Since we are in SSA form, a variable is live from it's last use, upwards, until the definition. As such, the local properties are defs and upwards exposed uses. These are then propagated backwards through the CFG to generate liveness results.
This is fast enough for what we are trying to do/how big shaders are. It could be made faster by improving the iteration order or moving to a two-pass method or a sparse one. However, this was all done as an intro to the code, not to try to optimize the heck out of it for no reason. I think this version is simpler to understand than the previous one, with the advantage of being faster.
pressure_schedule relies on the existing per-instruction function so i moved the computation there for now.

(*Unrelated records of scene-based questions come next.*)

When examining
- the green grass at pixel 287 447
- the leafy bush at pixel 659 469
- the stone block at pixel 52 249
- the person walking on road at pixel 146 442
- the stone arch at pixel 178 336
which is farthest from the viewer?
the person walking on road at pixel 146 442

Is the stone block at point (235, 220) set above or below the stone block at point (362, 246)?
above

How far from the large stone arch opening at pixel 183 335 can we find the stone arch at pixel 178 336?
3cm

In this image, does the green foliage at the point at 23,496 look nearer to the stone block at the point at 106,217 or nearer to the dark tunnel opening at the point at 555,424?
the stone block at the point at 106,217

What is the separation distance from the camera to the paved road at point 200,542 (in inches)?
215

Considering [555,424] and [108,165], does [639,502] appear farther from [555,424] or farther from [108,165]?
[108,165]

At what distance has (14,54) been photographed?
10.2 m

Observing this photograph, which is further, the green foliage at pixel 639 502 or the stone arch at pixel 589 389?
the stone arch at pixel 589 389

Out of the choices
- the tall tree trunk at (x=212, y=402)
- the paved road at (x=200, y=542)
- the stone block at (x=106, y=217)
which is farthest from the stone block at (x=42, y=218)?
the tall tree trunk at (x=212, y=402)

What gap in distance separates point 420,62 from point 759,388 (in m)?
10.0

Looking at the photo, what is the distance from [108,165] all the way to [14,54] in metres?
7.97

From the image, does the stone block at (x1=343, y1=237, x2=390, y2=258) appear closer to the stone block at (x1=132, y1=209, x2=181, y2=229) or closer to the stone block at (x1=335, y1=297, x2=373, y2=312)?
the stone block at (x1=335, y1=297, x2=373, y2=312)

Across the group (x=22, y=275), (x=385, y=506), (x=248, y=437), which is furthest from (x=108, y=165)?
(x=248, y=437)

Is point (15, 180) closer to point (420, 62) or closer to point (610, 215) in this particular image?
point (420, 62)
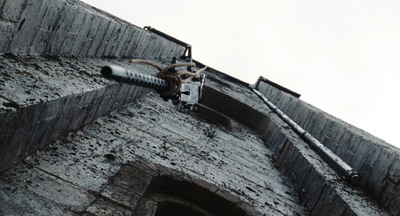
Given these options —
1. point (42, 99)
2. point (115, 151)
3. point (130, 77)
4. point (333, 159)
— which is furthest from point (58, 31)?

In terms of correctness - the existing code is "mostly" correct, but overdoes liveness in some cases. This is not the fault of the author - some internet sources seem to just have it wrong and copied from each other. This was noticed a few decades ago - https://lists.llvm.org/pipermail/llvm-dev/2003-November/000542.html See the bottom: "(PHI uses occur in the predecessor blocks, not in the PHI node blocks): B3 should have an empty IN set."
As an example:
block0 {
stack_adjust #18
44h = get_sr #50
45h = get_sr #51
3 = convert #6, 44h, #1
4 = convert #6, 45h, #1
6 = fadd 3, #0.500000
7 = fadd 4, #0.500000
8 = convert #9, 6, #0
9 = convert #9, 7, #0
10 = iadd u4, 8, #0
11 = iadd u5, 9, #0
12 = imad 11, u6, 10, #0
15 = icmpsel 12, u7, 12, u7, #0
begin_cf
if_icmp u8l, #0, #aaaaaf8dfd10, n=1, inv
} -> block1 block2
block1 {
18 = iadd 15, 15, #0
19 = device_load u10:u11, 18.abs, xyz, #0, slot 0
46, 47, 48 = split 19
22 = mov_imm #3f800000
} -> block3 from block0
block2 {
else_fcmp #0.000000, #0.000000, #aaaaaf8dfd10, n=1
24h = mov_imm #0
26 = mov_imm #0
28 = mov_imm #3ff
29 = and 15, 28
31 = bfeil #0, 15, #10, #0
32 = collect 29, 31
49 = texture_load 32, 24h, u0:u1, 26, #1, _, xyzw, #6, 2d, slot 0
50, 51, 52, 53 = split 49
pop_exec #0, n=1
} -> block3 from block0
block3 {
38 = phi 46, 50
39 = phi 47, 51
40 = phi 48, 52
41 = phi 22, 53
wait_pix #c
54 = collect 38, 39, 40, 41
st_tile 54, #255, xyzw, #0
stop
} from block1 block2
Old liveness:
live_out[0]: { 15 }
live_in[1]: { 15 }
live_out[1]: { 22 46 47 48 }
live_in[2]: { 15 }
live_out[2]: { 50 51 52 53 }
live_in[3]: { 38 39 40 41 }
live_out[3]: { }
New Liveness:
live_in[0]: { }
live_out[0]: { 15 }
live_in[1]: { 15 }
live_out[1]: { 22 46 47 48 }
live_in[2]: { 15 }
live_out[2]: { 50 51 52 53 }
live_in[3]: { }
live_out[3]: { }
New is correct - 38/39/40/41 are not live into the block, as they are defined at the entry of the block. The phi uses are live out of the predecessor block, as the operation occurs on an edge. However, the phi defs occur at entry to the block, and are not exposed upwards. They can't be. If they were, they would violate the dominance property of SSA (defs dominate all uses).
There are some other degenerate cases this results in where liveness is overshot by the current algorithm.